**Job 1**
Identify each line in the rows below that contains the string "closer", and copy those lines.

**Page text**

Second, even though we see several scenes of the dragons eating unburned people, we are told that their normal diet consists of ash, which is why they burn everything.
No.
Ash is basically just carbon. Its biochemical energy content is essentially nil. You'd starve mighty quick on an ash diet.
Third, if the world had gone through cycles like this for millions of years (and clearly each cycle can't be more than a few thousand years long since the last one happened within recorded history), there would be tremendous archeological evidence (many, many layers of ash). There is not.
Fourth, even if they could fly and even if there were millions, we'd still win. Helicopter gun ships could easily out fly them and jets would be quite safe. Building fireproof bunkers would keep people and supplies perfectly safe. The list goes on. This would not cause the collapse of civilization.2
SCIENCE MOMENT BY E.C. MCMULLEN JR. |
1Actually, the Quetzalcoatlus Northropi from the Late Cretaceous was larger than an elephant. First discovered in Texas, it was in fact, larger than a Tyrannosaurus Rex, and it flew^.

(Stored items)
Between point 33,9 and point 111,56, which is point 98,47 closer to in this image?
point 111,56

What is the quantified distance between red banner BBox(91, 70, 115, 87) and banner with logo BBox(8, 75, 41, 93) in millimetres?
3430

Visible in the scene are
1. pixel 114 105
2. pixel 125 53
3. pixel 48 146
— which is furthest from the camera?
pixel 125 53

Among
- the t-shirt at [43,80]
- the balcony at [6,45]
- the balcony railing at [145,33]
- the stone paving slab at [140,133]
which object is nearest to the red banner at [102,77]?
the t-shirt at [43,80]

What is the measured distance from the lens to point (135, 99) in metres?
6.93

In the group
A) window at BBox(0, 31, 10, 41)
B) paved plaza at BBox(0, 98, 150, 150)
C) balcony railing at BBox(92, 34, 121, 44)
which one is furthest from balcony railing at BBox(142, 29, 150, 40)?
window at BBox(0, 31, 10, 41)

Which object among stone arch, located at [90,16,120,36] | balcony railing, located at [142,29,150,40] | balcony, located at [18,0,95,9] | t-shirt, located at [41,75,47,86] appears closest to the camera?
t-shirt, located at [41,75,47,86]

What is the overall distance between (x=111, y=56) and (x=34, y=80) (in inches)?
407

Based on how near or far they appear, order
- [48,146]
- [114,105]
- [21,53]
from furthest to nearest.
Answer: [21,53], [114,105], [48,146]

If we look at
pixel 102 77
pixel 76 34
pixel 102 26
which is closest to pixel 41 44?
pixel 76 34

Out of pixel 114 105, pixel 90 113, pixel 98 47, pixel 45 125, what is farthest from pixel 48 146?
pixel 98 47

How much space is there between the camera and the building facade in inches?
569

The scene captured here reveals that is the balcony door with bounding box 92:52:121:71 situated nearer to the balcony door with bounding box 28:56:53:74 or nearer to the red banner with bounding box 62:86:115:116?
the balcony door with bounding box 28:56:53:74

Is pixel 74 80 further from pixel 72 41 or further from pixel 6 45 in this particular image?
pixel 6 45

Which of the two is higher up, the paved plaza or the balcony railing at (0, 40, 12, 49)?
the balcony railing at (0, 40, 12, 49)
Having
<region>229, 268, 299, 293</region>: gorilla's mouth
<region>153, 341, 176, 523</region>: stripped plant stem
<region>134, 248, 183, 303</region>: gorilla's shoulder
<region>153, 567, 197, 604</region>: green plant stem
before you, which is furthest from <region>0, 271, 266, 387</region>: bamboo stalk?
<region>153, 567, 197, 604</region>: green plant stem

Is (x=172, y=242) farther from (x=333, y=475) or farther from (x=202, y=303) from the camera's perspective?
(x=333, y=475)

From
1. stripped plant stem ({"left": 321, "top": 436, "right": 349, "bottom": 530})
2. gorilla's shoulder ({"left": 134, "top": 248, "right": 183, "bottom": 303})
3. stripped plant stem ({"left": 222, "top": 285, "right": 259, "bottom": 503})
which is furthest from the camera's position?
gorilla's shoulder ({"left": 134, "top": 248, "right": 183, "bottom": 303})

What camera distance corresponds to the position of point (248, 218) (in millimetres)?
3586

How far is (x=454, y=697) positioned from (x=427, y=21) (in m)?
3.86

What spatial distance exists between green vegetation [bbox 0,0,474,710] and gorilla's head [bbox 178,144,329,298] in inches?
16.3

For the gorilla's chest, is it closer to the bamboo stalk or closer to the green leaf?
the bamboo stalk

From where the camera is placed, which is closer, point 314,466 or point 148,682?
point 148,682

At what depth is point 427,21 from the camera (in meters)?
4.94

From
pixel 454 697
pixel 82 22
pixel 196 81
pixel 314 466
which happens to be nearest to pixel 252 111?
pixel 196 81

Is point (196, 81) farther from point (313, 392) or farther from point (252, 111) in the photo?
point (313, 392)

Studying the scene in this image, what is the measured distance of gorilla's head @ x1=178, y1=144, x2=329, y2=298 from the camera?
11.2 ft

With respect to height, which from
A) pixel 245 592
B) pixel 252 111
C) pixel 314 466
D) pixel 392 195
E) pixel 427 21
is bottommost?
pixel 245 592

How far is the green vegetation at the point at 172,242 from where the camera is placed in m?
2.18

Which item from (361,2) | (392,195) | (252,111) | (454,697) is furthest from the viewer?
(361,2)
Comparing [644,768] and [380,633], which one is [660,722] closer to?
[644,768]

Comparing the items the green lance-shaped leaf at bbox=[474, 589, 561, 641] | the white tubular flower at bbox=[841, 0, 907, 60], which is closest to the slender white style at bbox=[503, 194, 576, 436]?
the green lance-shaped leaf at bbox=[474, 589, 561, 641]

**Job 2**
List every means of fighting or surviving the dragons that the passage on dragons names.

**Right answer 1**
Between point 33,9 and point 111,56, which is point 98,47 closer to in this image?
For the gorilla's chest, is it closer to the bamboo stalk or closer to the green leaf?
From where the camera is placed, which is closer, point 314,466 or point 148,682?
Comparing [644,768] and [380,633], which one is [660,722] closer to?

**Right answer 2**
- Helicopter gun ships
- Jets
- Fireproof bunkers